**Instructions to follow**: Rewrite the lines from the one containing "Amongst the items" through the one containing "688 centimetres", both included, as a numbered list, leaving out blank lines. Convert only those lines.

======== Material provided ========

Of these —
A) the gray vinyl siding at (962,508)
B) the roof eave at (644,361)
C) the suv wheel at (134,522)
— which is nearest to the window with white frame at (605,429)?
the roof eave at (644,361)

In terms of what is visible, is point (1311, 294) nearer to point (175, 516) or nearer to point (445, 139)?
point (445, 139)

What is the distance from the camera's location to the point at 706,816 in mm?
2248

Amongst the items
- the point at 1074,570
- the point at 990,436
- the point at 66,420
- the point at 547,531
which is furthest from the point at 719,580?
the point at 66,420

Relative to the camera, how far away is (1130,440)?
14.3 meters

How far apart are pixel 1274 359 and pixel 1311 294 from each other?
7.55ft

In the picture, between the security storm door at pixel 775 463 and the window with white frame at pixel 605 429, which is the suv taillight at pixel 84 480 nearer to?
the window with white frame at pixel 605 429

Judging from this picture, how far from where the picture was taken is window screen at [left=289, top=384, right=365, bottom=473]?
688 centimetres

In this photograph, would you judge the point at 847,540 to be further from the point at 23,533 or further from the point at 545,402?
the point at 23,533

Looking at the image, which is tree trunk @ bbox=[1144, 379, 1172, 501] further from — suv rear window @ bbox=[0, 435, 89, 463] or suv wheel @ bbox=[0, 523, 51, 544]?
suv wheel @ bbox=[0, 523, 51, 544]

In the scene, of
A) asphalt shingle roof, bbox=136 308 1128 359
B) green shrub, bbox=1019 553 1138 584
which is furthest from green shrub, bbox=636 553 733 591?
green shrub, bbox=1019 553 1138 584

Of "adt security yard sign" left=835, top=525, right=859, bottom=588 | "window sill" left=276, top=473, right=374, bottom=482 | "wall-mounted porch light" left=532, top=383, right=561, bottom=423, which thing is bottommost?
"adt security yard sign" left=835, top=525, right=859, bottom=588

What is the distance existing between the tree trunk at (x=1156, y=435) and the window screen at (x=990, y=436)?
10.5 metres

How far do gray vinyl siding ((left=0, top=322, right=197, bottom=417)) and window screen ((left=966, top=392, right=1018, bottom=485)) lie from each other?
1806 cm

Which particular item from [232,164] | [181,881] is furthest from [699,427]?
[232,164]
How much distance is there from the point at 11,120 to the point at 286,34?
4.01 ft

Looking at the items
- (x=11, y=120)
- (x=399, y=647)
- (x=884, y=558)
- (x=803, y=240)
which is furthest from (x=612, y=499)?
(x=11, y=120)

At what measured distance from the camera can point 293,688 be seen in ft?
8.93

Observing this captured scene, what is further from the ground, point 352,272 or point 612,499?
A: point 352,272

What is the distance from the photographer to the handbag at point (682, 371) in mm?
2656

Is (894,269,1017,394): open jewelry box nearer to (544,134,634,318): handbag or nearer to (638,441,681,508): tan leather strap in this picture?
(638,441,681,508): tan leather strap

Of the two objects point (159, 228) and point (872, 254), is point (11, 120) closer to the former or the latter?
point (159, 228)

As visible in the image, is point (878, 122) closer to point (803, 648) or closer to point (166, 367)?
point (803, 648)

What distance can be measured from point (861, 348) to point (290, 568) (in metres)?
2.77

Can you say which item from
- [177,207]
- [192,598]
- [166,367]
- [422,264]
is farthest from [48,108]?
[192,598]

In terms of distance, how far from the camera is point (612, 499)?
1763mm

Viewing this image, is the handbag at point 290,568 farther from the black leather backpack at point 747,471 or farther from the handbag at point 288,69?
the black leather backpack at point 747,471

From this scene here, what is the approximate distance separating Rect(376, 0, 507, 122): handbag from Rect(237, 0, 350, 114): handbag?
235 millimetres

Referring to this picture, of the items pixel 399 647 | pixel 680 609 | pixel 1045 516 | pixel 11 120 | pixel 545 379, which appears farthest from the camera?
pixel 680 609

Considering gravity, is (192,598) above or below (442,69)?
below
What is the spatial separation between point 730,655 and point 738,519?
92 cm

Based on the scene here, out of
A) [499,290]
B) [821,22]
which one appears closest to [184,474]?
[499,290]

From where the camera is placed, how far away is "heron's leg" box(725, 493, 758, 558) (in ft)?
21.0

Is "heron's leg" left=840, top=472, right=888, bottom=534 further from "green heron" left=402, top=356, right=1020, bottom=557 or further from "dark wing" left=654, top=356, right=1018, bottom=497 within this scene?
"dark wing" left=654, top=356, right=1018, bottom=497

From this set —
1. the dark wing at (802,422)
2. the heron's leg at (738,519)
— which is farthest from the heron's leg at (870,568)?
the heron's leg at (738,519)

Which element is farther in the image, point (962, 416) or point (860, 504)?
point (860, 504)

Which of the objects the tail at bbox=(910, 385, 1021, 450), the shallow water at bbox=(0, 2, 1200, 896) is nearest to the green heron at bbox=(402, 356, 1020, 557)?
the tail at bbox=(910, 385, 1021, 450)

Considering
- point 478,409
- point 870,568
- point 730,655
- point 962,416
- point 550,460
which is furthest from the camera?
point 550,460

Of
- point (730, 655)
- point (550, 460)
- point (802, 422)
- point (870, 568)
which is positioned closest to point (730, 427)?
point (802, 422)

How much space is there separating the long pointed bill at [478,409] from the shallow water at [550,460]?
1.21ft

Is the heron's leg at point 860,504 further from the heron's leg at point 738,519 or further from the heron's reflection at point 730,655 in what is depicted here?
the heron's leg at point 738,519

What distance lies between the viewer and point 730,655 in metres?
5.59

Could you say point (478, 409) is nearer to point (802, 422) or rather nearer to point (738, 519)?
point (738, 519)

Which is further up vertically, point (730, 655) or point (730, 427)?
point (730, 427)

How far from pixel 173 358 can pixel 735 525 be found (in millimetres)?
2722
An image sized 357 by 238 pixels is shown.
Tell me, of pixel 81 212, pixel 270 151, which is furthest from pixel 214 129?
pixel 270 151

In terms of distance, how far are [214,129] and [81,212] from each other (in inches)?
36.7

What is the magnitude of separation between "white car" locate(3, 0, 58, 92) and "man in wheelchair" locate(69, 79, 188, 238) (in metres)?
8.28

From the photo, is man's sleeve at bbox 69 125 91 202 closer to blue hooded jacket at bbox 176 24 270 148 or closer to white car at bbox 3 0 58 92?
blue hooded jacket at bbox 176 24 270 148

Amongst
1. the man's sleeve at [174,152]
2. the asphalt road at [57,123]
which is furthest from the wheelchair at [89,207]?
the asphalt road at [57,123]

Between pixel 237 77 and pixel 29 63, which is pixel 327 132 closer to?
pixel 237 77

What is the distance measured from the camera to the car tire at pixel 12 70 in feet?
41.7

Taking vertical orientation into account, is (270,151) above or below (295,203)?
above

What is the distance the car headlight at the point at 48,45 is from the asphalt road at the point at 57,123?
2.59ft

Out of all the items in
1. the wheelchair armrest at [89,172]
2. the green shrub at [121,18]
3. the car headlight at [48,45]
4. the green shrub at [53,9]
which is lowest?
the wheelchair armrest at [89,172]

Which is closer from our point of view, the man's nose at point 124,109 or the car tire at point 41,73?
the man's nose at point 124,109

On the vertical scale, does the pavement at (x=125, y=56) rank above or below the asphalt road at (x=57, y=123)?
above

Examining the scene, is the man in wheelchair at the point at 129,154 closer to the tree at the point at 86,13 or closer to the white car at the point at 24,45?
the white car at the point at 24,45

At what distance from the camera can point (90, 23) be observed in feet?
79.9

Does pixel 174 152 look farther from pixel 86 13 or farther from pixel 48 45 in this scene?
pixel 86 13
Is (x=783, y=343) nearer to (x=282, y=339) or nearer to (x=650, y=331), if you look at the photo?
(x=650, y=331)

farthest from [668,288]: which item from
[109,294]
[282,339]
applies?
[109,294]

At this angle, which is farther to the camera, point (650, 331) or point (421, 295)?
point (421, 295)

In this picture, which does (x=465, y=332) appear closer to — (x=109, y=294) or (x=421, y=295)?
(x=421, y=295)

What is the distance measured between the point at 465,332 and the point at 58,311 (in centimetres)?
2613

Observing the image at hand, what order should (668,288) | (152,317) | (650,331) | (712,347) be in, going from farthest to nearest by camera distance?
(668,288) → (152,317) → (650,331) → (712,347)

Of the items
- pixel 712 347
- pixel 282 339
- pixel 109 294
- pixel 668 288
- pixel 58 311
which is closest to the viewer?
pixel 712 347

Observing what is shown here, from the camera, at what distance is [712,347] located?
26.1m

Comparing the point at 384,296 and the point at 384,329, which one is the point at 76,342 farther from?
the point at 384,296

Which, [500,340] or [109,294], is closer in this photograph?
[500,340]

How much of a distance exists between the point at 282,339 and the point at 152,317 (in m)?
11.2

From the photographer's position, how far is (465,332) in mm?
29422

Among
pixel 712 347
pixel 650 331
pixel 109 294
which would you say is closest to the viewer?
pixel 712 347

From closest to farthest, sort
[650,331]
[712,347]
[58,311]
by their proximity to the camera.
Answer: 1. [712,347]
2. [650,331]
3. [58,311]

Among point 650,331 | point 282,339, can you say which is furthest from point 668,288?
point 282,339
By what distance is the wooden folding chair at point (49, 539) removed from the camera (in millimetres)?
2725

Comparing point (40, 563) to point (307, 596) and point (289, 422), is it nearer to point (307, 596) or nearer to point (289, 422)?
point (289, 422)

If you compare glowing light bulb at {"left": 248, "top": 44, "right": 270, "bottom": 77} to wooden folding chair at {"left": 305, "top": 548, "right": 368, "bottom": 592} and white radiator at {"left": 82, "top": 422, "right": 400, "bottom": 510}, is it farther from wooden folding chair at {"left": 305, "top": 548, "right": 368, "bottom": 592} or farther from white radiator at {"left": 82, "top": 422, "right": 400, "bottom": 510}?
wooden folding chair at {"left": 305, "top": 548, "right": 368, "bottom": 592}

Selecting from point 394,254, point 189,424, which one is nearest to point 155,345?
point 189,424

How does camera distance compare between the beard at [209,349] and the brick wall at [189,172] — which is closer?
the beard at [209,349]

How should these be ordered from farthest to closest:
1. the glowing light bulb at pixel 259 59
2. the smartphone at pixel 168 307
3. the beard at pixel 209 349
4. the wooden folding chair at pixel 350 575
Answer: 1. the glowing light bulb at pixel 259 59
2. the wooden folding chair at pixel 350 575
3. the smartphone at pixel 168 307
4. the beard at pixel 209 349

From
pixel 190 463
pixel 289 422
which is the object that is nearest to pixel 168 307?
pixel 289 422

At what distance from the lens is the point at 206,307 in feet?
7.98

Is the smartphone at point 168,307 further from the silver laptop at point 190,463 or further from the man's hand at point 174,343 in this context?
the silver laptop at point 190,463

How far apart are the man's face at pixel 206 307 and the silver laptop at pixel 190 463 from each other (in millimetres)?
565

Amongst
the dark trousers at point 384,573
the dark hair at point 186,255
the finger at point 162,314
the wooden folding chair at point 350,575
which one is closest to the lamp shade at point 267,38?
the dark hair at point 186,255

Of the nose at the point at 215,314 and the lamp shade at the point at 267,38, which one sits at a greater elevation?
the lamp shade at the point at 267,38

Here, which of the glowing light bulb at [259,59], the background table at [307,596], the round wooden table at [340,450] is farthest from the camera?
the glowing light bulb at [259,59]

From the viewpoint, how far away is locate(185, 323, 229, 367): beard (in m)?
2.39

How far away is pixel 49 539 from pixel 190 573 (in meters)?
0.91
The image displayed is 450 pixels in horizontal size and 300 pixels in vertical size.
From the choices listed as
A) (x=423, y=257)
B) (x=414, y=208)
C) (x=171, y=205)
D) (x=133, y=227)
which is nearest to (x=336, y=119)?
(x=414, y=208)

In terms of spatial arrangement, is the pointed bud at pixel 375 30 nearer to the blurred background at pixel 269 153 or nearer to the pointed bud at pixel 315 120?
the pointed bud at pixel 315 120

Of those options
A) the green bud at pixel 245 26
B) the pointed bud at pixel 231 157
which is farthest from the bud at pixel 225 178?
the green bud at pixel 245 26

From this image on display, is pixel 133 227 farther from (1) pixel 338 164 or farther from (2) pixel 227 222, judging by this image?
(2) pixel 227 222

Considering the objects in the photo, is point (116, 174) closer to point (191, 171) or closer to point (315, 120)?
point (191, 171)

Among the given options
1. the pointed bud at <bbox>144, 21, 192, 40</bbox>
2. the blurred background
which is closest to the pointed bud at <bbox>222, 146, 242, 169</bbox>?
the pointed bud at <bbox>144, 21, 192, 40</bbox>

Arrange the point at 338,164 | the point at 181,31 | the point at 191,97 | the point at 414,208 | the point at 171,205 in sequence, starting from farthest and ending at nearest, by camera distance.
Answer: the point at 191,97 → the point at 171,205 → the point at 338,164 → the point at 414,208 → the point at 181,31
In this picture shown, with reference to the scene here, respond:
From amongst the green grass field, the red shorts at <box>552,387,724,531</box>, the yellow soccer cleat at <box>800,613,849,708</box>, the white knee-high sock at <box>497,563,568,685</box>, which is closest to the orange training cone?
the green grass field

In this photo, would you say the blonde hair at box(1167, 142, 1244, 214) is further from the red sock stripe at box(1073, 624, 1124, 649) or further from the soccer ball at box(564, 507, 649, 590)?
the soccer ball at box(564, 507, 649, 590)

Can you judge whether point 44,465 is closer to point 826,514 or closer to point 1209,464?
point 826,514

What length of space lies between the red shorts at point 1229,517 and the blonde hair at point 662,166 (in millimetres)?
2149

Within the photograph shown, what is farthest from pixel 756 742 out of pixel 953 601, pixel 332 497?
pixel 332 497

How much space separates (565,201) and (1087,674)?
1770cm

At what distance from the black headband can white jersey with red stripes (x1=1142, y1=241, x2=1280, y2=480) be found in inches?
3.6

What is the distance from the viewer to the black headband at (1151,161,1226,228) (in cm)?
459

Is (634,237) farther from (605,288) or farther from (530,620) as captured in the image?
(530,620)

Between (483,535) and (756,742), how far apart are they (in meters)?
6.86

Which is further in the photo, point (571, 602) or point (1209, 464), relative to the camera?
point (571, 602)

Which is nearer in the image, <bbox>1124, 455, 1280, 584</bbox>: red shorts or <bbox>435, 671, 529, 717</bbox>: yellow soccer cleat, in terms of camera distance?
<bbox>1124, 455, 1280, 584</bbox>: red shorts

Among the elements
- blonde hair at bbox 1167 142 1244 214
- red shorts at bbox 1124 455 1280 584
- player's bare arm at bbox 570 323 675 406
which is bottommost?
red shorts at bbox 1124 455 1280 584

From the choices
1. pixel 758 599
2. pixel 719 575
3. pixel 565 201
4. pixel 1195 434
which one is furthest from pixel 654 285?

========

**Solution to this problem**:
1. Amongst the items
2. - the point at 1074,570
3. - the point at 990,436
4. - the point at 66,420
5. - the point at 547,531
6. which is furthest from the point at 719,580?
7. the point at 66,420
8. Relative to the camera, how far away is (1130,440)?
9. 14.3 meters
10. How far apart are pixel 1274 359 and pixel 1311 294 from each other?
11. 7.55ft
12. In the picture, between the security storm door at pixel 775 463 and the window with white frame at pixel 605 429, which is the suv taillight at pixel 84 480 nearer to?
13. the window with white frame at pixel 605 429
14. Judging from this picture, how far from where the picture was taken is window screen at [left=289, top=384, right=365, bottom=473]?
15. 688 centimetres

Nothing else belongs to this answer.